Pembatasan akses media sosial bagi anak di bawah 16 tahun dinilai tidak bisa dilihat hanya sebagai kebijakan pengendalian semata, melainkan harus dipahami dari sisi psikologis perkembangan anak yang mencakup emosi, perilaku, kebutuhan eksplorasi, hingga peran besar orang tua dan lingkungan dalam mendampingi penggunaan teknologi digital.

Akademisi sekaligus Psikolog Anak dan Remaja, Hilda Nency Velinda, S, Psi., M. Psi., mengungkapkan dari sisi positif, kebijakan ini merupakan langkah baik untuk membantu mengontrol penggunaan media sosial pada anak, mengingat dampak negatif yang ditimbulkan jika digunakan secara berlebihan. Ia menjelaskan penggunaan media sosial tanpa batas dapat memengaruhi perilaku anak secara signifikan.

“Dengan adanya pembatasan ini, anak lebih bisa dikontrol,” ungkapnya, Selasa (7/4/2026).

Ia menjelaskan, penggunaan media sosial yang berlebihan dapat menurunkan kemampuan sosialisasi anak karena mereka lebih banyak berinteraksi di dunia maya dibandingkan lingkungan nyata. Kondisi ini membuat anak menjadi kurang peduli terhadap lingkungan sekitar dan cenderung menarik diri dari interaksi sosial langsung.

“Secara sosialisasi berkurang, anak jadi tidak terlalu peduli dengan lingkungannya,” jelasnya.

Selain itu, ia menyoroti jenis tayangan di media sosial saat ini semakin sulit dikendalikan oleh orang tua, karena banyak konten yang tidak sesuai usia dan berpotensi memberikan pengaruh negatif terhadap perkembangan mental anak. Tayangan tersebut dapat memicu perubahan perilaku yang tidak diinginkan.

“Tayangan sekarang banyak sekali yang memberikan pengaruh negatif,” sorotnya.

Dampak lanjutan yang sering ditemukan di lapangan adalah meningkatnya perilaku agresif pada anak, baik secara verbal maupun nonverbal, serta emosi yang cenderung tidak stabil dan mudah meledak. Hal ini menjadi perhatian serius karena berkaitan langsung dengan perkembangan psikologis anak.

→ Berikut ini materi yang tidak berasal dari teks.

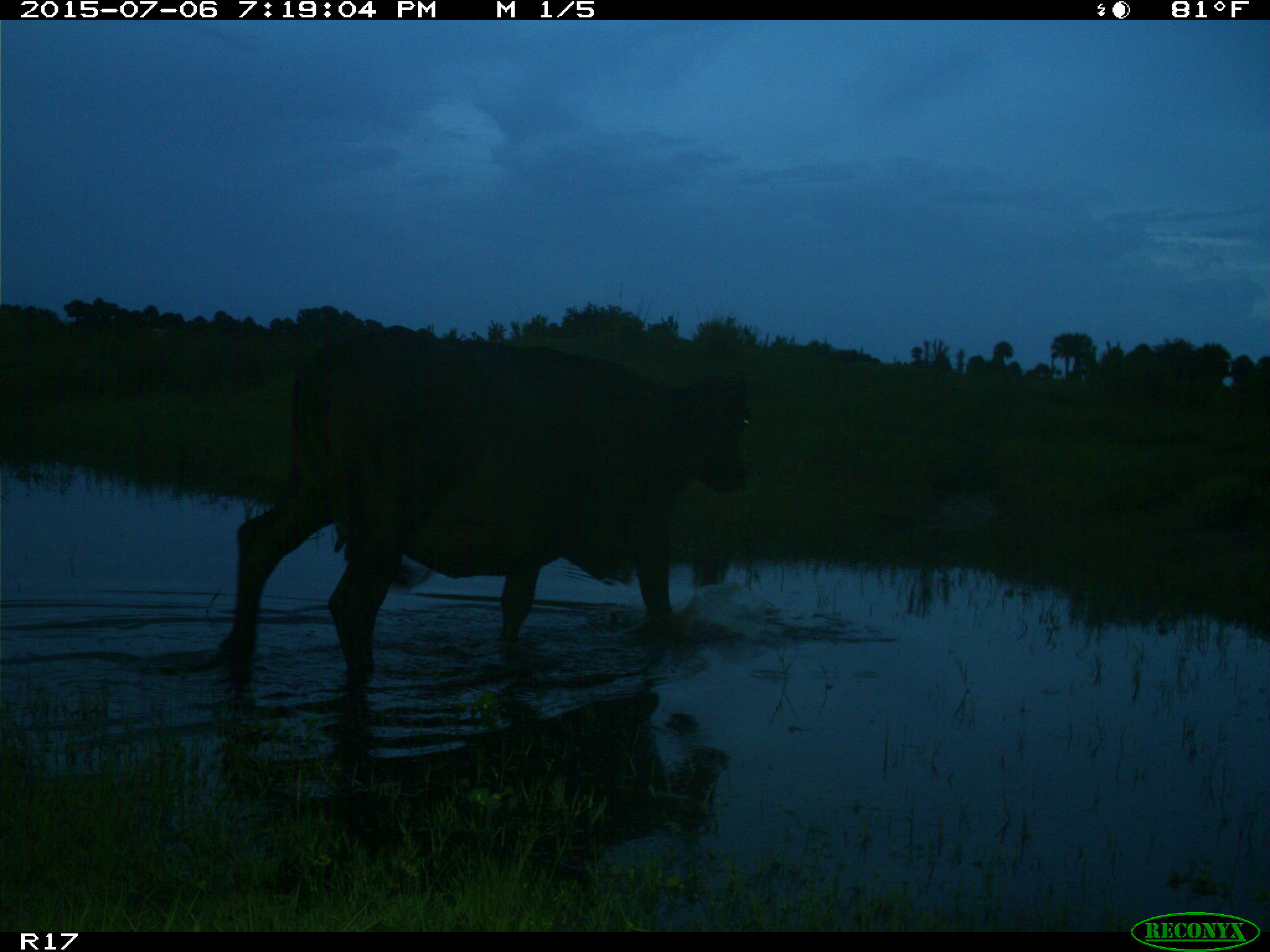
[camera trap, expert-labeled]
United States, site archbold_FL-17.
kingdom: Animalia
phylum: Chordata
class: Mammalia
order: Artiodactyla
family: Bovidae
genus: Bos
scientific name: Bos taurus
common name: domestic cow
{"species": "Bos taurus (domestic cow)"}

“Anak bisa menjadi lebih agresif dan emosinya meledak-ledak,” bebernya.

Hilda juga menambahkan, fenomena lain yang terjadi adalah anak usia remaja yang seharusnya aktif bermain dan berinteraksi secara fisik dengan teman sebaya, justru lebih memilih menghabiskan waktu dengan gadget. Akibatnya, kemampuan sosial anak tidak berkembang secara optimal.

“Yang seharusnya bermain bersama teman sebaya, justru lebih memilih diam dan bermain HP,” imbuhnya.

Namun demikian, ia tidak menampik adanya sisi kontra dari kebijakan pembatasan tersebut, terutama di tengah perkembangan digitalisasi dan kemajuan teknologi seperti kecerdasan buatan yang menuntut anak untuk adaptif terhadap perubahan. Dalam hal ini, anak tetap membutuhkan akses terhadap informasi baru sebagai bagian dari proses belajar.

“Di zaman digitalisasi, anak juga membutuhkan hal-hal baru,” tuturnya.

Menurutnya, media sosial justru dapat menjadi sumber informasi tambahan yang tidak selalu diperoleh di sekolah maupun lingkungan sekitar, bahkan dapat digali secara lebih mendalam sesuai kebutuhan anak. Hal ini menjadikan media sosial sebagai salah satu sarana penting dalam memperluas wawasan.

“Media sosial memberikan informasi yang tidak dijelaskan di sekolah dan lingkungan,” katanya.

Ia menilai tingginya rasa ingin tahu anak di usia remaja menjadi faktor utama yang mendorong mereka aktif di media sosial, karena mereka ingin mencoba dan mengetahui hal-hal baru yang menarik. Kondisi ini perlu dipahami sebagai bagian dari perkembangan psikologis anak.

“Anak-anak sekarang memiliki rasa ingin tahu yang tinggi,” ujarnya.

Lebih lanjut, ia menyebutkan anak juga perlu dikenalkan dengan media sosial sebagai bagian dari program digitalisasi yang saat ini berkembang, sehingga pembatasan yang terlalu ketat justru berpotensi menghambat akses pengetahuan sekaligus ruang ekspresi anak.

“Hal ini bisa membatasi akses anak dalam mendapatkan pengetahuan dan mengekspresikan dirinya,” terangnya.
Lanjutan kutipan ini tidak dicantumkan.